“Ursula…Violet…I see what you mean. But who are you?”
“I’m kind of like your conscience,” Finn says. “The part of you that understands how this all happened. You’re going to wake up in a place called Club 33. It’s nice in there, and there are phones, and you can call home. Everything’s going to be all right again, Storey. I promise.”
It’s several minutes before they have her comfortably laid out on some pillows in Club 33. She falls asleep almost instantly.
“You’re a sweet talker, Finnegan,” Violet says. “I believed every word you said.”
Finn mutters, “Ursula took the chest down with her. The missing Mickey.”
“But we got out alive,” Violet says. “And you saved Storey. That’s got to earn us some points.”
They’re walking past the Golden Horseshoe when Finn notices a towering rock to their left. He’s drawn toward the brass plaque at its base:
PETRIFIED TREE,
FROM THE PIKE PETRIFIED FOREST,
COLORADO
Finn skips to the bottom of the inscription:
PRESENTED TO DISNEYLAND
BY
MRS. WALT DISNEY
SEPTEMBER 1957
There’s a long explanation that doesn’t interest him. He can’t look away from the credit at the bottom and the date: Mrs. Walt Disney, 1957.

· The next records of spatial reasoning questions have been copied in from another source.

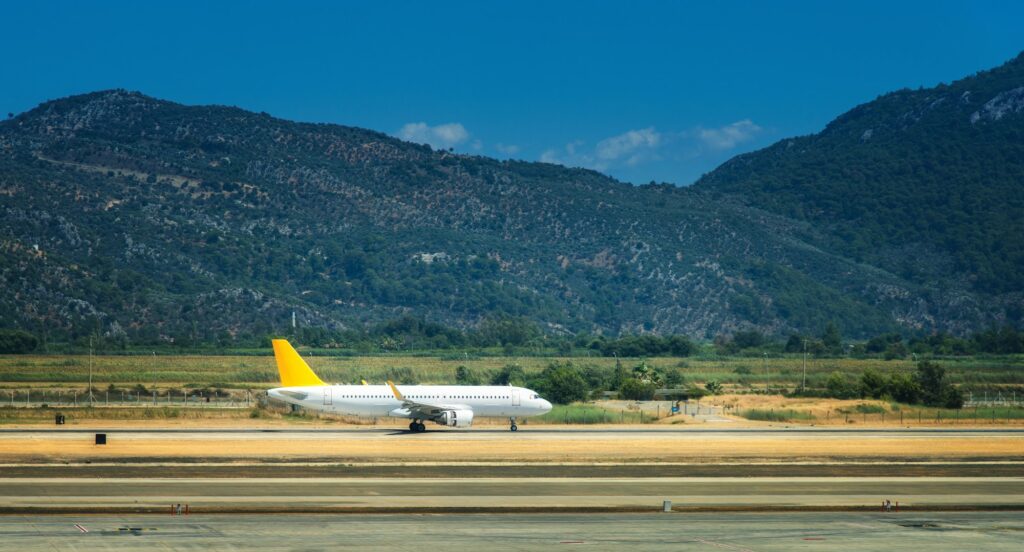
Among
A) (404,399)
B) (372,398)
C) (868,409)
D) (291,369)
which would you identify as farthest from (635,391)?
(291,369)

“There’s a photo in Walt’s apartment,” Finn says, rising to his feet. “Mrs. Disney, Walt, and some others with shovels. Like a—”
“Dedication,” says Violet. “Breaking ground for the installation of something in the park. Something fifty-five to seventy million years old, weighing five tons.”

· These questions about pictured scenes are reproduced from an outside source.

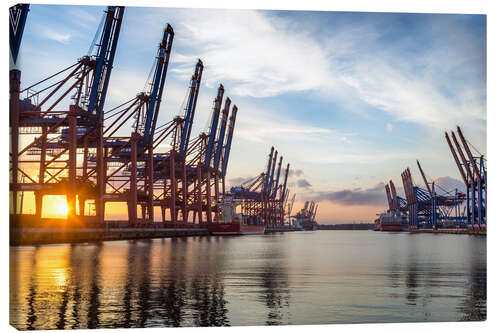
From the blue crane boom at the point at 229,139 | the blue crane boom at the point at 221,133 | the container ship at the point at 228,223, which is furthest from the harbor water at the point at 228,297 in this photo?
the blue crane boom at the point at 229,139

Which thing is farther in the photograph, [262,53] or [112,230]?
→ [112,230]

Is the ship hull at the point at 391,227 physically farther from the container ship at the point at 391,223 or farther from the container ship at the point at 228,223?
the container ship at the point at 228,223

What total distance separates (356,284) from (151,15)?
1000cm

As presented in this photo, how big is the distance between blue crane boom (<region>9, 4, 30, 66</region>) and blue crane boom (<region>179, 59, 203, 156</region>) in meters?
71.9

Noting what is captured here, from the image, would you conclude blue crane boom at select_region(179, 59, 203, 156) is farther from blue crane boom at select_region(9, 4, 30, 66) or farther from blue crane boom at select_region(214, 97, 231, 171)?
blue crane boom at select_region(9, 4, 30, 66)

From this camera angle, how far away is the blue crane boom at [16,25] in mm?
13078

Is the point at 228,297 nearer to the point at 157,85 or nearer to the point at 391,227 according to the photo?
the point at 157,85

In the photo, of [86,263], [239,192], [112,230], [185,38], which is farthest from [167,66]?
[239,192]

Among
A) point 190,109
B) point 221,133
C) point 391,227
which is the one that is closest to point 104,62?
point 190,109

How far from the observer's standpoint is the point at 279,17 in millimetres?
13398

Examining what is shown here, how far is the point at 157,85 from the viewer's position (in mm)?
70688

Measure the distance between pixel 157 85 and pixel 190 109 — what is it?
17498 millimetres
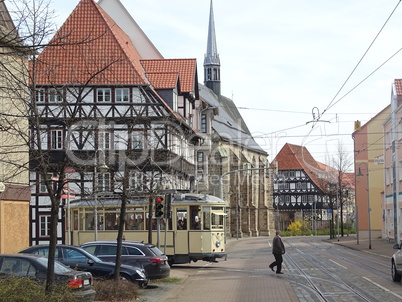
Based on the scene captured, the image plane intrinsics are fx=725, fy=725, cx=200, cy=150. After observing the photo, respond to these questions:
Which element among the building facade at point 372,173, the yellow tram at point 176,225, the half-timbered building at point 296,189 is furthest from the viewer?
the half-timbered building at point 296,189

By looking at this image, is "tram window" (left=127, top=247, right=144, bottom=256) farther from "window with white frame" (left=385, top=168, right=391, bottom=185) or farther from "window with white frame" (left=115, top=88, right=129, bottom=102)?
"window with white frame" (left=385, top=168, right=391, bottom=185)

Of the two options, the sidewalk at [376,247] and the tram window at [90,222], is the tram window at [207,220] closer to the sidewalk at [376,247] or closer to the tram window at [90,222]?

“The arrows, the map—it wasn’t marking the riverboat. It was this!” Finn says. “In the Osiris myth, the final piece of the god’s body is found inside a tree.”
“Locked away where no one can get to it.” Violet studies the massive rock.
“Locked away so it isn’t stumbled upon,” Finn agrees. “It has to be found. Searched for. You need to know what you’re looking for.” He paces back and forth, then blurts out what he’s thinking about Ursula’s reference to the Overtakers as “them.”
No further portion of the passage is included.